The individual rules themselves are of type ParseAction<TValue> delegate which accept a Position and return a ParseResult. The ParseResult is a simple class which contains the TValue data item parsed by the action and a new Position instance which has been advanced past the content which produced the TValue.
That isn't very useful on it's own until you introduce a small number of operators, as described in Parsing expression grammar, which can combine single parse actions to build very detailed and robust expressions about the shape of different syntax constructs.
The technique of using a delegate as a parse action came from a Luke H's blog post Monadic Parser Combinators using C# 3.0. I also wrote a post about Creating a Domain Specific Language for Parsing.
It's also entirely possible, if you like, to reference the Spark.dll assembly and inherit a class from the base CharGrammar to create an entirely new grammar for a particular syntax. It's probably the quickest way to start experimenting with this technique, and an example of that can be found in CharGrammarTester.cs.
Step 1. Use regular expressions (regexp substitution) to split your input template string to a token list, for example, split
hel<b>lo[if foo]bar is [bar].[else]baz[end]world</b>!
to
write('hel<b>lo')
if('foo')
write('bar is')
substitute('bar')
write('.')
else()
write('baz')
end()
write('world</b>!')
Step 2. Convert your token list to a syntax tree:
* Sequence
** Write
*** ('hel<b>lo')
** If
*** ('foo')
*** Sequence
**** Write
***** ('bar is')
**** Substitute
***** ('bar')
**** Write
***** ('.')
*** Write
**** ('baz')
** Write
*** ('world</b>!')
class Instruction {
}
class Write : Instruction {
string text;
}
class Substitute : Instruction {
string varname;
}
class Sequence : Instruction {
Instruction[] items;
}
class If : Instruction {
string condition;
Instruction then;
Instruction else;
}
Step 3. Write a recursive function (called the interpreter), which can walk your tree and execute the instructions there.
Another, alternative approach (instead of steps 1--3) if your language supports eval() (such as Perl, Python, Ruby): use a regexp substitution to convert the template to an eval()-able string in the host language, and run eval() to instantiate the template.

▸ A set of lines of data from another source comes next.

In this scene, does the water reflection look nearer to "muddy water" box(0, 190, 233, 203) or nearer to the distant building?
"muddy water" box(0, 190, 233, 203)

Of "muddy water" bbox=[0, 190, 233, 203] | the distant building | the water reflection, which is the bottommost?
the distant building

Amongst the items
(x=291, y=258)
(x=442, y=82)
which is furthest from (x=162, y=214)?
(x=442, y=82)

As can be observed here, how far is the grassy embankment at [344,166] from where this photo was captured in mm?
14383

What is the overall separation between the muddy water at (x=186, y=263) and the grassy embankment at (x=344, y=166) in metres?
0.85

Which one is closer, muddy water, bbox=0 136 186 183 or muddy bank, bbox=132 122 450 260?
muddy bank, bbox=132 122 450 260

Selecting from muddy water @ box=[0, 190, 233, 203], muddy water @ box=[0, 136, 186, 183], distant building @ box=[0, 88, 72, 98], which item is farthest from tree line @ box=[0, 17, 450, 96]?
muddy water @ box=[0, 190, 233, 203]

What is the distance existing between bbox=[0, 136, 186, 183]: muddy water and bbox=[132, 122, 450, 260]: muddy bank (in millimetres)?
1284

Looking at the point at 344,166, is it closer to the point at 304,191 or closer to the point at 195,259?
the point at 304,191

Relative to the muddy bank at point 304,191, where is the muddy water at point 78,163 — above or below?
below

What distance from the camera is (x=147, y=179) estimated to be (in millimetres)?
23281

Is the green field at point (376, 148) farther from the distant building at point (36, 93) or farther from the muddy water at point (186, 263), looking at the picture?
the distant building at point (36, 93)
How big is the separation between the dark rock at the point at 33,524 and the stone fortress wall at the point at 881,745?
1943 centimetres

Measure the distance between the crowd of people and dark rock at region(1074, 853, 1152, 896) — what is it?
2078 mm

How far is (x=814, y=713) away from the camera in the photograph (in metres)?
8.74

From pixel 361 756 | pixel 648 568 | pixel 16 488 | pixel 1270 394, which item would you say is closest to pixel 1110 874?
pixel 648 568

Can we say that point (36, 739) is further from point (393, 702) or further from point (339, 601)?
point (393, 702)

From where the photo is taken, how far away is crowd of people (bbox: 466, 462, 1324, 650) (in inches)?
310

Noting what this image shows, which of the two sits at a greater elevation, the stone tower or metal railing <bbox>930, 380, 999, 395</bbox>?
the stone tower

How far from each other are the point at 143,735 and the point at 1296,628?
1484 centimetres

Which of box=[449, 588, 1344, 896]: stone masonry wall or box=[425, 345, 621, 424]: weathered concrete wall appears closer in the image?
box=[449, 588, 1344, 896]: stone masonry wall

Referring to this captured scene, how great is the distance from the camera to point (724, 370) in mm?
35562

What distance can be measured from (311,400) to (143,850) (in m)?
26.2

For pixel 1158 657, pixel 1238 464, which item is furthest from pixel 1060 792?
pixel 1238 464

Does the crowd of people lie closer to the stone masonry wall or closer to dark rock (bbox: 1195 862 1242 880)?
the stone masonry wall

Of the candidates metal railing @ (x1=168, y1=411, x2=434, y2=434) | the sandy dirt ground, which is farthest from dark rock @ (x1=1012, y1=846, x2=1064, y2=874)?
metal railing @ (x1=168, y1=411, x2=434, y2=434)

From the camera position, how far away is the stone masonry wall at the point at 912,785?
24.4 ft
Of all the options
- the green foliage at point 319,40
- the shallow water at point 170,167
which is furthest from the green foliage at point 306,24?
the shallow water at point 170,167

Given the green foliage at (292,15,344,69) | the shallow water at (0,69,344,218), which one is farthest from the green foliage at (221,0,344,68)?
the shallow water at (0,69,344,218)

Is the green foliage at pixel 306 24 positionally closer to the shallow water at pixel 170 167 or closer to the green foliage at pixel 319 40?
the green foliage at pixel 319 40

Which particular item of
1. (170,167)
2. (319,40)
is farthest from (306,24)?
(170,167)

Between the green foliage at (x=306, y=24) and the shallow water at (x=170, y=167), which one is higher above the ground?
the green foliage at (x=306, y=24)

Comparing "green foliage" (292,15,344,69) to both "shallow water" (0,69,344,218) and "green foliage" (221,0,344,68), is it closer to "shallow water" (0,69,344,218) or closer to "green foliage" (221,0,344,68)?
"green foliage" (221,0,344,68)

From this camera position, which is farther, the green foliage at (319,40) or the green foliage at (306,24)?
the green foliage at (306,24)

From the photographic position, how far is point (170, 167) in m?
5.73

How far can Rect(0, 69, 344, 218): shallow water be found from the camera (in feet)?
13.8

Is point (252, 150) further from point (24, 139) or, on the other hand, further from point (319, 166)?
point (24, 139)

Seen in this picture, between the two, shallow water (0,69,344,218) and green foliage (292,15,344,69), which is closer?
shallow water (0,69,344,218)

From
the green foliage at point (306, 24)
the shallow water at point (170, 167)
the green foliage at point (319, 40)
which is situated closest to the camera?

There are sooo many thing to do. But it does work for on simple GET statement plus a test. That's a start.
http://github.com/claco/tt.net/
In the end, I already had too much time in ANTLR to give loudejs' method a go. I wanted to spend a little more time on the whole process rather than the parser/lexer. Maybe in version 2 I can have a go at the Spark way when my brain understands things a little more.
Vici Parser (formerly known as LazyParser.NET) is an open-source tokenizer/template parser/expression parser which can help you get started.
If it's not what you're looking for, then you may get some ideas by looking at the source code.